● Aim of the task: Put the lines starting at the one that contains "Which is nearest" and ending at the one that contains "1792 millimetres" into a two-column CSV headed input and output, with one row per answer and the text it answers under input. Quote every field and replace line breaks with spaces.

● Supplied material:
— BEGIN —

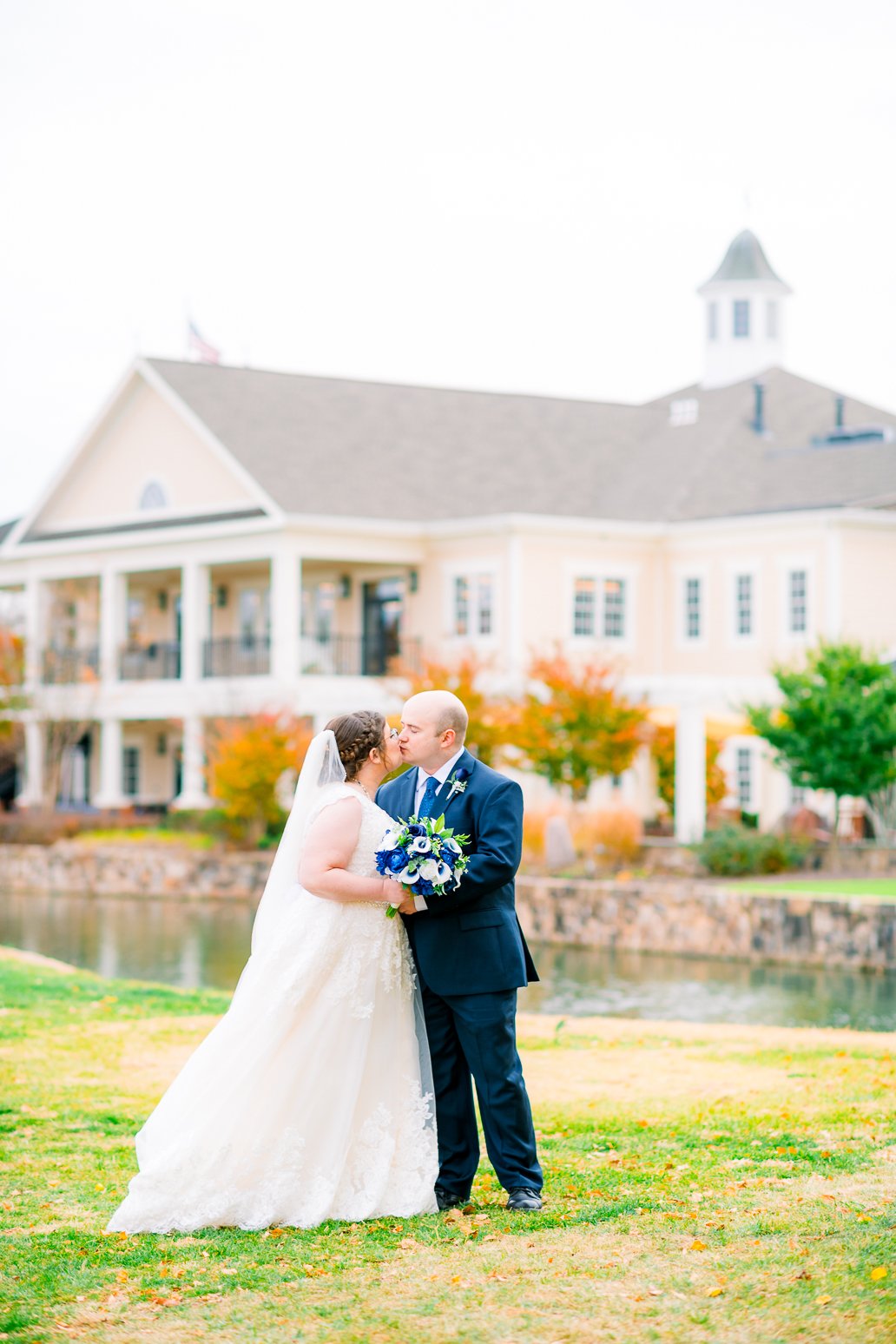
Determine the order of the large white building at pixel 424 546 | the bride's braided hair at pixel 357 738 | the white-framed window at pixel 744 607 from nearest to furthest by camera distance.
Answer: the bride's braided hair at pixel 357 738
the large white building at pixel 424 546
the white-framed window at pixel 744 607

— END —
— BEGIN —

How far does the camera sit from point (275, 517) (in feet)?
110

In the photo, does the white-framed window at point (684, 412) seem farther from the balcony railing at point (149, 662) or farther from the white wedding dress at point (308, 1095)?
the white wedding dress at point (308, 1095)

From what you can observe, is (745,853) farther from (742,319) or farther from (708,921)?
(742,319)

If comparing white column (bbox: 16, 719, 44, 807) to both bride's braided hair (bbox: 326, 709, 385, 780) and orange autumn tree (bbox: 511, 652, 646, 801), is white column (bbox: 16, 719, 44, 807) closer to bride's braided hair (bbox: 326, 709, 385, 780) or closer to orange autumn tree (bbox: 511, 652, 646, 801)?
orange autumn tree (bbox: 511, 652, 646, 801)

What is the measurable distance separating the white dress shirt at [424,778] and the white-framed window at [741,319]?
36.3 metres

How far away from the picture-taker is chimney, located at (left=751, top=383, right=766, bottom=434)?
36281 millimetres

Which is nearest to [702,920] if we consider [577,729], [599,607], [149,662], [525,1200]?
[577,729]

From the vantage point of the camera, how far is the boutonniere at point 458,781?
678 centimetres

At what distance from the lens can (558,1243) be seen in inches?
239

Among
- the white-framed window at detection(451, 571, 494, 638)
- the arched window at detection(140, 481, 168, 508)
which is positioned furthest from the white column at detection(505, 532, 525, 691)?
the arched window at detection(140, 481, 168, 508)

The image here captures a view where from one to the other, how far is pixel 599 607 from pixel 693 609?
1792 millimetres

— END —

● Full response:
input,output
"Which is nearest to [702,920] if we consider [577,729], [599,607], [149,662], [525,1200]?","[577,729]"
"From the vantage point of the camera, how far is the boutonniere at point 458,781?","678 centimetres"
"At what distance from the lens can (558,1243) be seen in inches?","239"
"Among - the white-framed window at detection(451, 571, 494, 638) - the arched window at detection(140, 481, 168, 508) which is positioned furthest from the white column at detection(505, 532, 525, 691)?","the arched window at detection(140, 481, 168, 508)"
"The image here captures a view where from one to the other, how far is pixel 599 607 from pixel 693 609?","1792 millimetres"